Why is that something that has been so hard for me to admit? I have been struggling in all aspects of my life recently, the past couple of months have been getting worse. My struggling started with my healthy living plan and has slowly trickled into every single aspect of life, school, parenting, marriage, friendships. I have slowly become something that I have never been: reclusive and introverted. Those two words have never, NEVER, described me before. I used to be energetic, outgoing and confident in myself. I want to be that again. Being that way had nothing to do with size or weight, I was those things at my heaviest weight and biggest size. However, maybe hitting my "i'll never be that weight again" again has caused a downward spiral that I can't control. I really need to get a handle on it because it is beginning to affect relationships and even my parenting in a negative way.
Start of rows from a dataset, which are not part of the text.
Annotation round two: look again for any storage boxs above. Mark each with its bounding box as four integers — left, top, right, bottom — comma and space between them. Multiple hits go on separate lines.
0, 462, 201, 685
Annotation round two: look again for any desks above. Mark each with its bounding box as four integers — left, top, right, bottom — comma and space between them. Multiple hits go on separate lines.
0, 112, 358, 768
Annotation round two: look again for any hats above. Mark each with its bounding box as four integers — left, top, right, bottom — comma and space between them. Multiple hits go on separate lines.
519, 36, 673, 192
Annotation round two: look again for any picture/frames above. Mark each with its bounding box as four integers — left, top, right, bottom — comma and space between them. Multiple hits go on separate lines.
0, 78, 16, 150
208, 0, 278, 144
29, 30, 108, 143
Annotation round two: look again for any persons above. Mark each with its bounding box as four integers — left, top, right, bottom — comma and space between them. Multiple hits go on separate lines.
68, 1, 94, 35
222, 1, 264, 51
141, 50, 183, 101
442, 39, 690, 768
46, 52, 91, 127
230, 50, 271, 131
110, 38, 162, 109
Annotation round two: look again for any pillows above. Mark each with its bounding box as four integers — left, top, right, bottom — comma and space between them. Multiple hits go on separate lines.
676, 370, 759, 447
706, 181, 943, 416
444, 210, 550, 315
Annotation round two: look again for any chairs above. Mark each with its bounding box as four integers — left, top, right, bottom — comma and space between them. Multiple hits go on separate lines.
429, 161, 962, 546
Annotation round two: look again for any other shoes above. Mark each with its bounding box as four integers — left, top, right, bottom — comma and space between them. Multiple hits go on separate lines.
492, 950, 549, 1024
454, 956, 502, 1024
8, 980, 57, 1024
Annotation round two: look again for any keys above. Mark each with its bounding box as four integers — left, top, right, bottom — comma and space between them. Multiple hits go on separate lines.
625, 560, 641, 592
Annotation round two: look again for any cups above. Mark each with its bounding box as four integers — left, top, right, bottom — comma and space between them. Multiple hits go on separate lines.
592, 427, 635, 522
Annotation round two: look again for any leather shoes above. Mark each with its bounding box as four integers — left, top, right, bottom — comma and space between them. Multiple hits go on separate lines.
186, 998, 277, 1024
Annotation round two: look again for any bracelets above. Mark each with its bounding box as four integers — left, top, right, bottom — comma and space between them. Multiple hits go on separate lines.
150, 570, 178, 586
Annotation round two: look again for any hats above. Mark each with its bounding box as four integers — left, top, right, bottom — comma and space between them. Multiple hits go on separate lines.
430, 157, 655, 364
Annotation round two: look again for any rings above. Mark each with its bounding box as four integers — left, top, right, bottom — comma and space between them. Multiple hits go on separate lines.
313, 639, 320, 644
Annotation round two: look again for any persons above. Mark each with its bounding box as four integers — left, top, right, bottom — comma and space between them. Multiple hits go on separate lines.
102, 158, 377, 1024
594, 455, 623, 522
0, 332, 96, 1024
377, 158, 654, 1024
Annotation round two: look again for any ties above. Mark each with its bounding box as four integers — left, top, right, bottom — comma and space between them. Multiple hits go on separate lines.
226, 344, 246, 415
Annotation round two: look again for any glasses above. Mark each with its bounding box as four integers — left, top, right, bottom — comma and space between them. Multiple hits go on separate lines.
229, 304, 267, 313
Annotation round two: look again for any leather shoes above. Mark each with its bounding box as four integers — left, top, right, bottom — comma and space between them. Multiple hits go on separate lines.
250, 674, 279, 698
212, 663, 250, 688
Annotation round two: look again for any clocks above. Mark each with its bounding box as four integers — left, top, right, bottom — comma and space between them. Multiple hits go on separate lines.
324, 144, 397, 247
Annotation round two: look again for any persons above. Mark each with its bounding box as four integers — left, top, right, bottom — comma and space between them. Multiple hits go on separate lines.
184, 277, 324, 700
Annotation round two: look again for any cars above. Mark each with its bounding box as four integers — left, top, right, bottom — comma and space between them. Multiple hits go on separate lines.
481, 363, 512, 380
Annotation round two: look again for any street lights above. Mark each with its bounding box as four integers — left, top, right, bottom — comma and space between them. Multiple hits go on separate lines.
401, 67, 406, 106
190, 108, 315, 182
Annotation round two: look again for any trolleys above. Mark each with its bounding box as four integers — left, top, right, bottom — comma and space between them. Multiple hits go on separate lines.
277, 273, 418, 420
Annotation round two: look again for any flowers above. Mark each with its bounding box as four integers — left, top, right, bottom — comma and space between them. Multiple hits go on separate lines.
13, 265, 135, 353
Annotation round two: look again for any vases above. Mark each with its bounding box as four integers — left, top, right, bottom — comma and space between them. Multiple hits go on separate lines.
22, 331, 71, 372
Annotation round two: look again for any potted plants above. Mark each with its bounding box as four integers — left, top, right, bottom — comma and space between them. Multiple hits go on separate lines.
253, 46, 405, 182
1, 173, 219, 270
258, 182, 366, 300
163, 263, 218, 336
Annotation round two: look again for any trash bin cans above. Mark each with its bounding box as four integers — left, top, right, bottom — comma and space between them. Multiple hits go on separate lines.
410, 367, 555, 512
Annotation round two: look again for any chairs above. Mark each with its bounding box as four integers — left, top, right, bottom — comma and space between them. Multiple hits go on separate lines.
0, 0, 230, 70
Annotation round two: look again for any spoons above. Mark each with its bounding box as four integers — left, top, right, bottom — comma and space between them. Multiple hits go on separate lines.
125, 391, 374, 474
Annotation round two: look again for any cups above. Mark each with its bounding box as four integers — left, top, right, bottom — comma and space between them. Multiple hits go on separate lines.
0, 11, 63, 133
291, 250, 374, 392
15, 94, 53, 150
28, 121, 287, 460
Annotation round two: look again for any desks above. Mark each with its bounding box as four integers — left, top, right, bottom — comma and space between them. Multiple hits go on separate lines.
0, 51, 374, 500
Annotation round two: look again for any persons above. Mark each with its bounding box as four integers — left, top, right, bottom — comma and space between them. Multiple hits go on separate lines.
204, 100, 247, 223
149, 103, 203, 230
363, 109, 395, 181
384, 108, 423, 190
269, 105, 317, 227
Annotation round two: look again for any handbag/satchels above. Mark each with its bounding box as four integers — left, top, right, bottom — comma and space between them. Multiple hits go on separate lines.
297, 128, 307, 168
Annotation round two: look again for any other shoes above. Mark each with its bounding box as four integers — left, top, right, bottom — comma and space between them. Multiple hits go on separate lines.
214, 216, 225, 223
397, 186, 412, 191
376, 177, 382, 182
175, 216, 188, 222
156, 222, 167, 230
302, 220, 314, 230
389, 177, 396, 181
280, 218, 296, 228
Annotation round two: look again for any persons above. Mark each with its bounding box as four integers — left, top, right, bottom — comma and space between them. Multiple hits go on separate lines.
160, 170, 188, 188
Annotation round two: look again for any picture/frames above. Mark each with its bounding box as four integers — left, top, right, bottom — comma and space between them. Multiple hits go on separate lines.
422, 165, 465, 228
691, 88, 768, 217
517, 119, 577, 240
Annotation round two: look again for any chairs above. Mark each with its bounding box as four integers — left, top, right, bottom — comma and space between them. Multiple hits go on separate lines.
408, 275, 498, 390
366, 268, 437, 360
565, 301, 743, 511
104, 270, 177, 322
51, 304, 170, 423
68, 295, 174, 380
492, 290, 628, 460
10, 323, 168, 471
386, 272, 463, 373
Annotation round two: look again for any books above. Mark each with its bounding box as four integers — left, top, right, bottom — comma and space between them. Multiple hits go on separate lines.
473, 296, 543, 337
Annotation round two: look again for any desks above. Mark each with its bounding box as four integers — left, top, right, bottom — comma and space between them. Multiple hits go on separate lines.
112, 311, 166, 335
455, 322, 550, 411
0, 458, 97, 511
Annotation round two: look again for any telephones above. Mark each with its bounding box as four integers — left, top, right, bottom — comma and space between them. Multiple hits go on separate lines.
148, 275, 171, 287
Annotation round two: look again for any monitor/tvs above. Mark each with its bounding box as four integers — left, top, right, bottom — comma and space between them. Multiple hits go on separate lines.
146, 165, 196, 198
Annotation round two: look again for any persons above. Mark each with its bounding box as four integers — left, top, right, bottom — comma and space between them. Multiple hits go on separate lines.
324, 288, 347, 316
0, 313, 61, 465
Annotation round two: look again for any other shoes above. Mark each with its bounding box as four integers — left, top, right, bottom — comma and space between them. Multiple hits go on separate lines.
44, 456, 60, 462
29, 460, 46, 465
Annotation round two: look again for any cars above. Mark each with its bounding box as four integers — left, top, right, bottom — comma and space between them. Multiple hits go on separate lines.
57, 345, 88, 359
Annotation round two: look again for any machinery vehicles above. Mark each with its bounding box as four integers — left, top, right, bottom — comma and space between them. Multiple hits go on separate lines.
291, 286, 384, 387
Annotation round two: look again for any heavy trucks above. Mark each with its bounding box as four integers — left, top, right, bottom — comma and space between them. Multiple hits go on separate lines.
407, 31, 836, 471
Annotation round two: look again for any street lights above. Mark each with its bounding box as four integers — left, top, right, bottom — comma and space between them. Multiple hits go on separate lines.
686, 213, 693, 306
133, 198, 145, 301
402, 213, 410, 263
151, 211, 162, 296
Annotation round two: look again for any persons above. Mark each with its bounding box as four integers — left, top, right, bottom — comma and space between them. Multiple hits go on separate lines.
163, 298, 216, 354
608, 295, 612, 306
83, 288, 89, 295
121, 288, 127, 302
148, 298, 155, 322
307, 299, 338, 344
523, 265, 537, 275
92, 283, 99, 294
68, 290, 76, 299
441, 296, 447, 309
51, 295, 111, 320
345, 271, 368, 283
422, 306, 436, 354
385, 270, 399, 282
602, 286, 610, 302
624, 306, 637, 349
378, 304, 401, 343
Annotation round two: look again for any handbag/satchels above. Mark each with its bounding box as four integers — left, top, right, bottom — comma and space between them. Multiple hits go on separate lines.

I don't want to sit here and type away some false promises about how I'll be better so I will be journal-ing my thoughts and what action I want to take on paper over the next couple of weeks and sharing them with you all here. I remember sitting here last November after Tricia ran the Rock n Roll Full here in San Antonio and wanting to be able to run the half this year and meet her. Now that race is on the 13 which is this Saturday and I won't be there to run any part of it or to meet Tricia, who in my opinion, is one of the most inspirational people I know here in blog land. I am very grateful to have the people in my life that support me and believe in me. I am thankful for those like Tricia, Mary and Allan and so many others that have gone before me to show me that it is attainable if I just put my mind to it and get it done.
Thank you so much for reading and sticking with me through my somewhat involuntary hiatus.
I will hopefully be post my journals on a bi weekly basis at a minimum.